**WHAT TO DO:**
In every row below, change "wet sand" to "damp sand" and leave all other wording as it is.

####

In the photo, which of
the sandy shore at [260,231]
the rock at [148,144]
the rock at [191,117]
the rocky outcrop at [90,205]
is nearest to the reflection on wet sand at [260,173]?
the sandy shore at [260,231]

####

**TASK RESULT:**
In the photo, which of
the sandy shore at [260,231]
the rock at [148,144]
the rock at [191,117]
the rocky outcrop at [90,205]
is nearest to the reflection on damp sand at [260,173]?
the sandy shore at [260,231]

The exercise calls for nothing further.